- **TEXT BLOCK**:
— start —
Court regulations stipulate that the decision will, among other issues, “take into account the desirability of serving sentences in states that are within close proximity or accessibility of the relatives of the convicted person”. The court is even empowered to keep the location secret, if it can.

The “enforcement agreement” between Britain and the special court says the UK will bear the cost of imprisonment and must open the facilities to inspection by the European committee for the prevention of torture and inhuman or degrading treatment.

A spokesperson for the justice ministry confirmed: “We are one of the countries that is able to host [Taylor]. We may give him prison room. We don’t comment on prisoner location until the trial is finished. We have hosted other prisoners [from trials in The Hague] before.”

But the UK’s record on holding such inmates is not unblemished. In 2010, the Bosnian-Serb general Radislav Krstic, who was serving a 35-year sentence in Wakefield prison, was knifed in his cell by three Muslim inmates.

Krstic was convicted at the international criminal tribunal for the former Yugoslavia in The Hague in 2001 over his role as a senior officer in the Bosnian Serb army, including involvement in the massacre of Bosnian Muslim men at Srebrenica in 1995.
— end —
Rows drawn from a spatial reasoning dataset
— start —
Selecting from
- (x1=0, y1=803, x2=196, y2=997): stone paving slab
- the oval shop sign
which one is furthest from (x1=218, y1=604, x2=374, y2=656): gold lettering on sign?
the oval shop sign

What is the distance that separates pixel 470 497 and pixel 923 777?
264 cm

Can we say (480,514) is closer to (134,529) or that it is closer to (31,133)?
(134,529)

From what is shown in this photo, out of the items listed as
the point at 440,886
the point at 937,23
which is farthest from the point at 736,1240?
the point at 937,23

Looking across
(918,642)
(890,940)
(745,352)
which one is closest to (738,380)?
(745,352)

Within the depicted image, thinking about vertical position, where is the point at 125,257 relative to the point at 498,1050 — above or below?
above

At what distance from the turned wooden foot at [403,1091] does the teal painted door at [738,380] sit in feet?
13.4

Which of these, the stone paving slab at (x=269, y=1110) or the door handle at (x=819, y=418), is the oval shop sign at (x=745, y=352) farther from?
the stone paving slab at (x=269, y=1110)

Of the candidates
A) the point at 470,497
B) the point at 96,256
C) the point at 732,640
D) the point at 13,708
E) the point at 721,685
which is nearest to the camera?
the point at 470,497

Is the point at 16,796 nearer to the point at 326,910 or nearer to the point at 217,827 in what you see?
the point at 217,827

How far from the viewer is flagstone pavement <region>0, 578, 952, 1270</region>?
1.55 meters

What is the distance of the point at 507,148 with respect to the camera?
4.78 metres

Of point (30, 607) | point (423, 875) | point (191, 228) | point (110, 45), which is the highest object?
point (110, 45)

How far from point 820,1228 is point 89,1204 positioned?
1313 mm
— end —
- **YOUR GOAL**: Carry the news excerpt on housing a prisoner convicted by the special court in Britain further, beginning after its final sentence. The records are not required for what is asked here.

- **RESPONSE TO THE EXERCISE**:
Could be worse
Indrit Krasniqi, Iliyas Khalid and Quam Ogumbiyi were already serving life for murder when they forced their way into Krstic’s cell. They were, the prosecution claimed, intent on killing him in revenge for the slaughter of Bosnian Muslims at Srebrenica.

Whether Taylor will need special protection or a solitary cell inside a British jail may have yet to be decided. In the meantime, he remains incarcerated in Holland’s Scheveningen prison, in a suburb of The Hague on the edge of the North Sea.

He has described the cooking in Scheveningen as an “abomination”. But for all Taylor’s complaints about life inside — he wants conjugal visits, his own cooking and regular basketball — his aides admit things could be worse.

A recent biography, Charles Taylor and Liberia, claimed he had managed to father a child by his wife when she called on him in the Dutch jail; others sources suggested it was two.

The Jewish press has reported that Taylor has received regular visits from a rabbi after converting to Judaism. He also has frequent access to the internet.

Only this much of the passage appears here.